Elle s’arrête sur le seuil et se penche en arrière un instant.
« Dites à Camilla que la réunion de planning aura lieu dans mon bureau, aujourd’hui, me dit-elle.
— Je n’y manquerai pas.
— Au fait, ajoute-t-elle avec désinvolture au moment de partir, c’est épouvantable ce qui arrive à Randy Jones, n’est-ce pas ? J’ai vu ça dans Hot Slebs. Le pauvre. »

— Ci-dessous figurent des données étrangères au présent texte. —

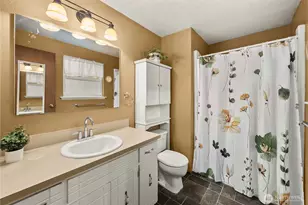 422 142nd St Ct S, Tacoma, WA 98444 - Photo 21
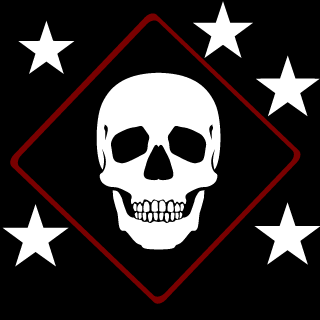 Norinnnn's emblem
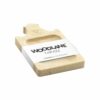 Woodlane Tapazz - 1 pack tapasplankje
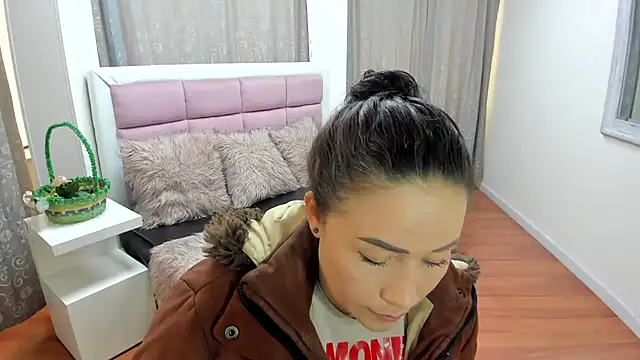 gaby_trent webcam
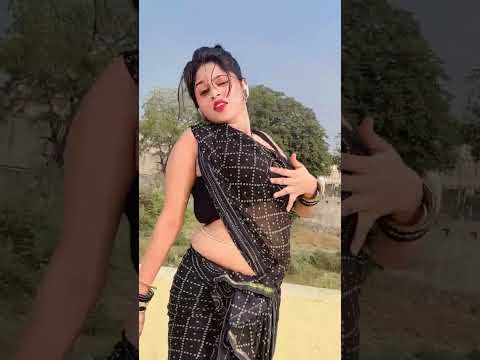 Jawani ke gharmi ❤️❤️❤️💋 #dance #youtubeshorts #bhojpuri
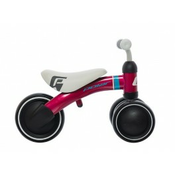 Tricikl POLAR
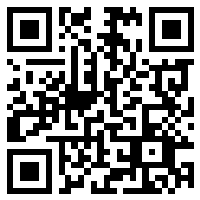 QR Code for XhK6DzGc8btjBM3fbw7beVRQcdM4o6TLXB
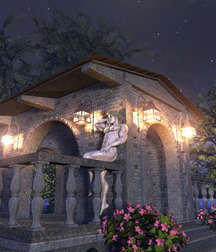 3D - Render Male Fantasy Collection 5a27416f66ab3.jpg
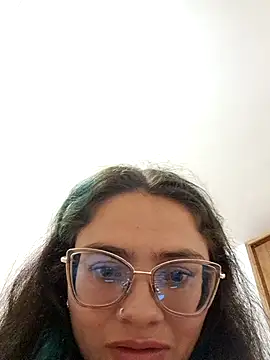 Hanna_Fox28's cam snapshot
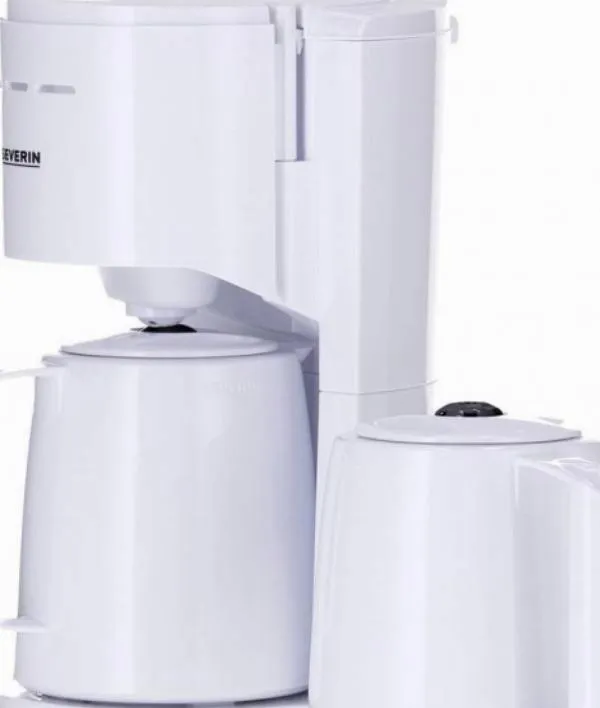 ekspres-severin-ka-9309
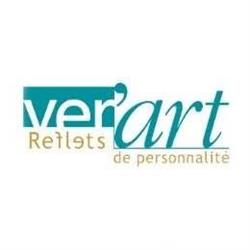 Ver'Art, Rodez - Horaires d'ouverture
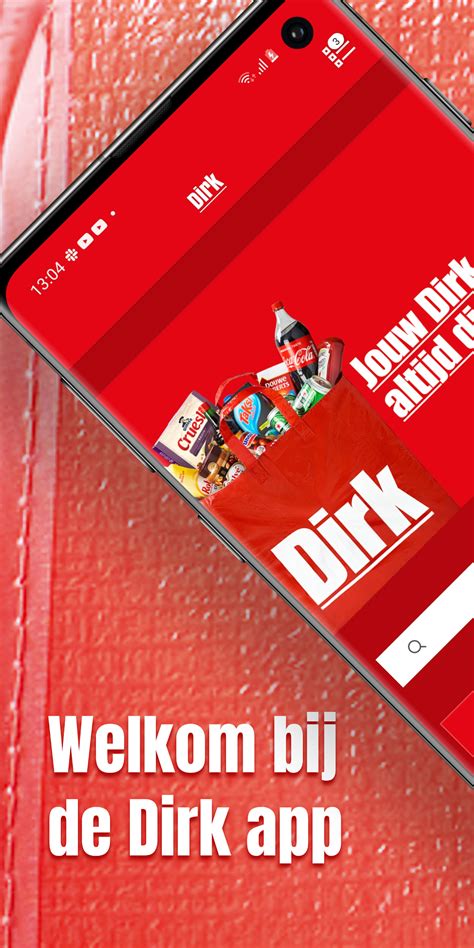 Dirk Para Android Descargar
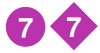 NYCS-line-trans-Flushing.svg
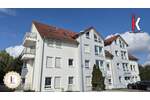 Etagenwohnung Altdorf - 2 Zimmer, 54 m&sup2;, 239.000&euro; | Angebot:25666044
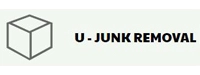 U- Junk Removal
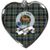 Diane Scott's profile image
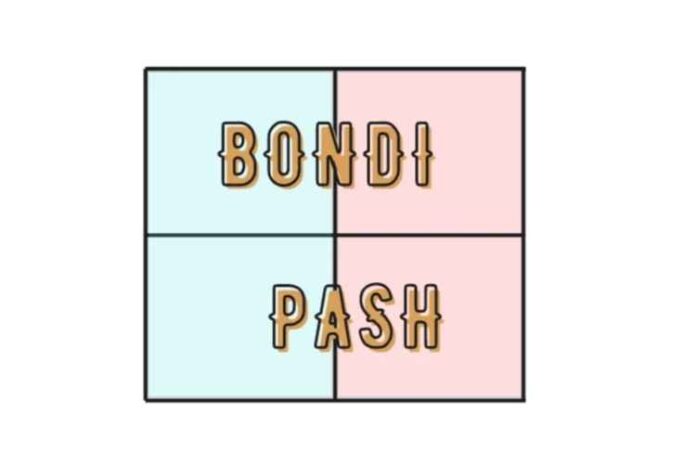 Bondi Pash Clothing Reviews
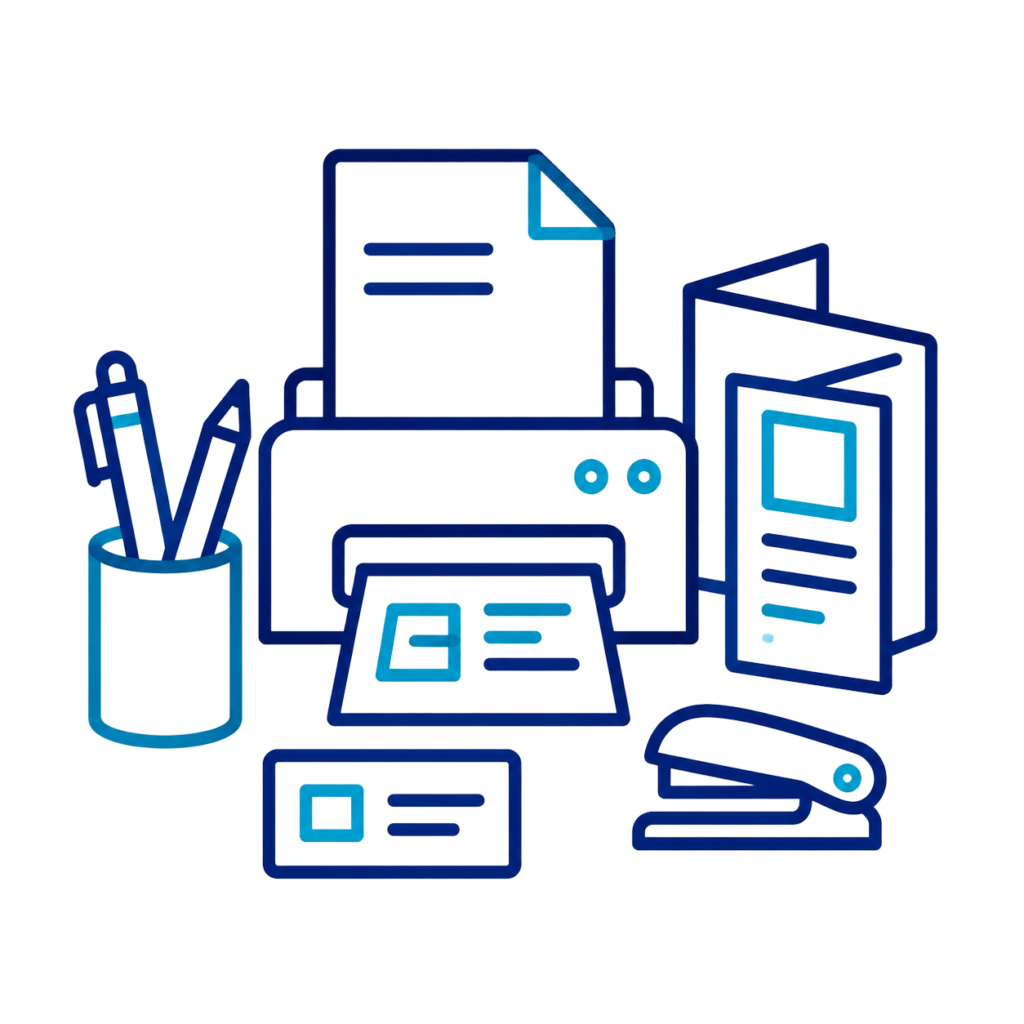 تصميم بدون عنوان 13 1024x1024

Oh, mon Dieu, mon Dieu, MON DIEU ! Comment ont-ils découvert le pot aux roses ? J’aurais dû parcourir le magazine en entier dans le train. Je le savais. Je sors Hot Slebs de mon sac et je me mets à le feuilleter frénétiquement. Et voilà. En page dix. Même pas besoin d’une grosse flèche jaune, ni d’un jeu de mots dans le titre. Cette mauvaise photo prise avec un téléphone portable se suffit à elle-même, dans sa honteuse vérité. Le top client de Camilla est vautré sur le sol d’une chambre meublée de Holloway, une seringue vide accrochée à son bras gauche et un très jeune mannequin sans connaissance étendu en travers de ses genoux.